[[ EXTRACTED TEXT, beginning ]]

The design and implementation of novel tools for molecular medicine is necessarily a multi-discplinary endeavour, drawing on expertise from synthetic and medicinal chemistry, radiochemistry, biochemistry and molecular biology, and biomedical engineering. With an interdisciplinary team, our approach will involve the following steps:
1.Identify the malfunctioning molecular machine.
Molecular machines of interest are enzymes and bioactive small molecules, including reactive oxygen and nitrogen species (RONS), whose activities can become abnormal during disease onset or progression, or whose activities can provide very early indication of the response of the body to therapy. In addition to RONS, immediate targets of interest include the family of poly(ADP ribose) polymerases (PARPs), which have roles spanning from DNA damage sensing to bioreductive homeostasis and are culprit machines gone awry in an array of diseases spanning cancer to neurodegenerative disease. Immunohistological techniques and functional assays are utilized to identify malfunctioning machines of interest in order to inform the design of tools for molecular imaging, and/or to restore normal machine functioning.
2.Design & synthesize "smart" molecular tools.
Once a malfunctioning enzyme or bioactive small molecule is identified, imaging probes or therapeutic molecules will be designed to respond to the particular target by undergoing a chemical transformation that turns the molecular tool on. With this special quality of being "smart", the molecular tool will only become active in the microenvironment of the malfunctioning machine, permitting specific imaging of the target's activity, or eliciting a therapeutic response only in diseased tissues. For imaging, these "smart" molecular tools will reduce the background signal to increase the localization of disease, and, more importantly, will report on the activity or amount of the biomolecular target. For therapy, this approach utilizing activatable agents offers enhanced specificity by limiting often harmful side effects. The design of these "smart" tools will be informed by structure-activity studies to define substrate rules, as well as computer-aided modelling.

[[ EXTRACTED TEXT, end ]]

> [QUESTIONS ON THE MATERIAL]:
A - Print the part of the molecular medicine text from "The design and" up to and including "malfunctioning molecular machine.".
B - Proceed with writing the molecular medicine text from the point where it stops.
None of the data is needed.

[[ ENTRIES SHOWN, beginning ]]

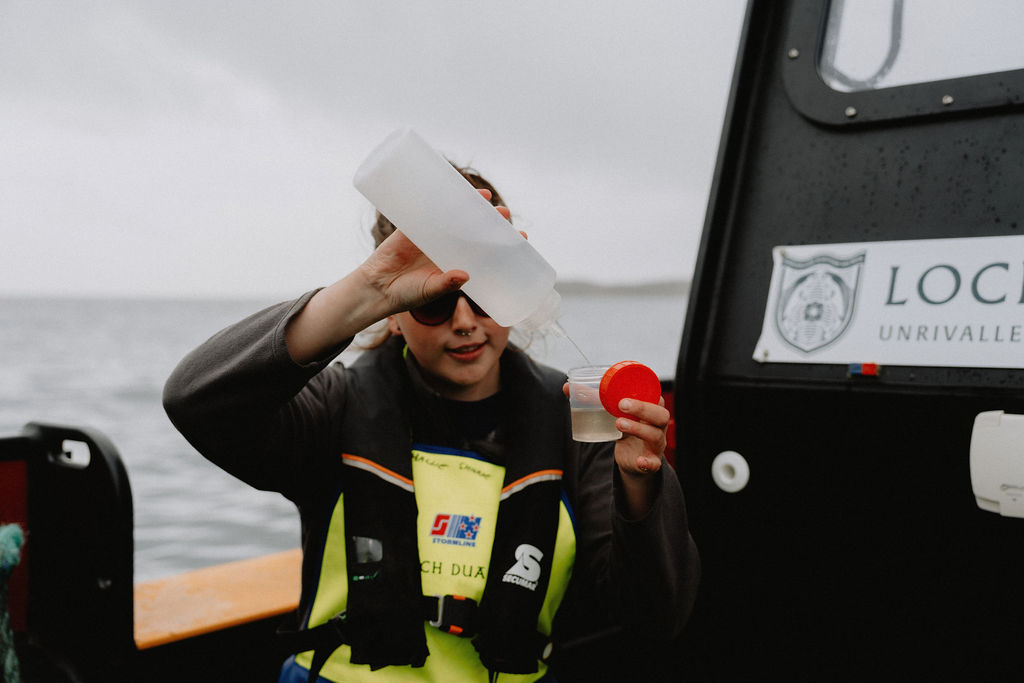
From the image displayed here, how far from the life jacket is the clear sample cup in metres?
0.29

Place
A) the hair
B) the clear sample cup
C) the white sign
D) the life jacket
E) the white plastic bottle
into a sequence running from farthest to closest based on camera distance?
the hair, the white sign, the life jacket, the clear sample cup, the white plastic bottle

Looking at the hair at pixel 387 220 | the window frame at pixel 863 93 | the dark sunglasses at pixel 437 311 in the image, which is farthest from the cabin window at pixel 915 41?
the dark sunglasses at pixel 437 311

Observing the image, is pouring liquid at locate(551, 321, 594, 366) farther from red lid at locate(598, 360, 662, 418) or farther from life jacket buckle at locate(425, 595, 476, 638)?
life jacket buckle at locate(425, 595, 476, 638)

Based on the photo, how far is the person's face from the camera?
1500mm

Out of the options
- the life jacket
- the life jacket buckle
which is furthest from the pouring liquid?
the life jacket buckle

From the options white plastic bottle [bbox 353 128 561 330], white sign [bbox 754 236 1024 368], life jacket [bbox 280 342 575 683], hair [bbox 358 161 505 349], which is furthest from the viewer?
hair [bbox 358 161 505 349]

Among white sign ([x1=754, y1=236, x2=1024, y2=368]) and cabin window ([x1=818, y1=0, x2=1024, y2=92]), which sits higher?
cabin window ([x1=818, y1=0, x2=1024, y2=92])

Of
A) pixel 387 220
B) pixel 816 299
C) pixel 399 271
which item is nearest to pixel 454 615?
pixel 399 271

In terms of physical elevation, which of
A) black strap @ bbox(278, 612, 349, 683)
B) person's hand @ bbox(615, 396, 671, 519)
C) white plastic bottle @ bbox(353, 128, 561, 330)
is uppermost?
white plastic bottle @ bbox(353, 128, 561, 330)

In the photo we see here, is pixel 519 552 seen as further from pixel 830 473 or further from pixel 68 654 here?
pixel 68 654

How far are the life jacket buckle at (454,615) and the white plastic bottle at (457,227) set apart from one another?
538 mm

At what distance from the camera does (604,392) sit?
1175 mm

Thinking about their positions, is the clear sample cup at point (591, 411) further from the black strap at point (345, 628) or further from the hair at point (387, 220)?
the hair at point (387, 220)

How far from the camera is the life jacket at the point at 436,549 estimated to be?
1.40m
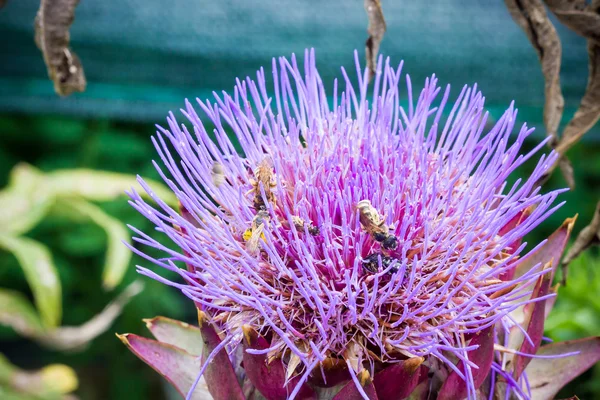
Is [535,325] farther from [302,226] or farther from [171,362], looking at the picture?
[171,362]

[[ ENTRIES SHOWN, end ]]

> [PER-TASK OUTPUTS]:
A -
The design and implementation of novel tools for molecular medicine is necessarily a multi-discplinary endeavour, drawing on expertise from synthetic and medicinal chemistry, radiochemistry, biochemistry and molecular biology, and biomedical engineering. With an interdisciplinary team, our approach will involve the following steps:
1.Identify the malfunctioning molecular machine.

B -
3.Validate & implement novel tools in disease models.
Malfunctioning subcellular machines underly a wide range of diseases and illnesses, including cancer, neurodegenerative diseases, heart disease, and drug-induced toxicity, giving our tool box a broad scope of applications. An array of advanced disease models are employed that cover cancer and the early monitoring of therapeutic response of tumors, drug-induced liver injury, atherosclerosis, and models of brain degeneration. These models allow us to validate that our novel tools can indeed report on or modulate the activity of our target biomolecules. Techniques such as PET and MRI will be used to observe these targets non-invasively in living subjects, and, in conjunction with advanced microscopy techniques (e.g. intravital and super-resolution microscopy), these methods will exhaustively characterize the "smart" mechanisms of the tools we develop. The goal of our work in the Molecular Medicine Lab is to provide new tools to help understand the role of these misbehaving machines in health and disease, and to ultimately improve human health by making these tools clinically accessible.